Pero, a la hora de la siesta, cuando todo el mundo dormía en su habitación, él vino a la nuestra:

—De modo que el señor juez… ¡Caramba, caramba! ¿Qué tiempo tiene la niña? ¿Doce años nada más? ¡Es monísima!

—¡No! –protestó mi madre–. Nada de mona. Es feucha, porque ha sacado lo peor de su padre y lo peor mío. ¡Pero es una inocente! ¡Si no fuera tan chicazo!

—¡Pues eso… pues eso! –dijo el señor con la misma risa obscena que había yo visto en la cara del juez–. ¡Eso es lo que tiene gracia! Dentro de dos o tres años tendrán ustedes que casarla, porque si no será un peligro…

—No lo veo –contestó mamá de mal humor–. Al contrario, creo que será difícil que encuentre marido, porque no somos ricos y no es guapa…
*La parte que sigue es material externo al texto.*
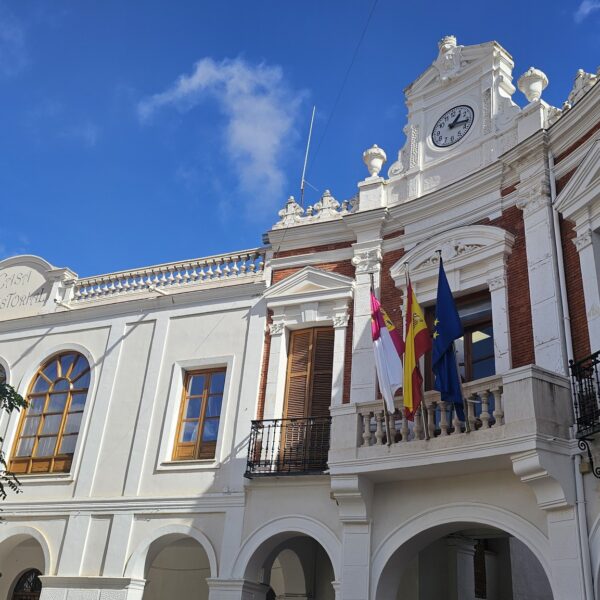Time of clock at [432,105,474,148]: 1:16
—Ya verá usted, ya verá usted –insistió el señor–. Ya nos veremos entonces… porque ustedes han de seguir viniendo por aquí ¿no es eso? Yo no soy viejo, y tengo un capitalito y… ¿quién sabe? Vaya, pues me alegro que ya estén ustedes tranquilas… Me voy porque mis hermanas me echarán de menos… ¡Son más pesadas las pobres…!

Y se fue. Mamá me dijo asustada:

—No te acerques a ese señor. ¡Cuidadito! No vaya a pasar como con el señor juez… ¡Válgame Dios, qué hombres!

Pero no hubo caso. Las hermanas volvieron la cara cuando mamá les habló en la mesa y demostraron que ya no querían nada con nosotras. ¡Habían advertido la afición que le estaba entrando a su hermano por mí! Al otro día, ya no los vimos. ¡Se habían ido sin acabar los baños!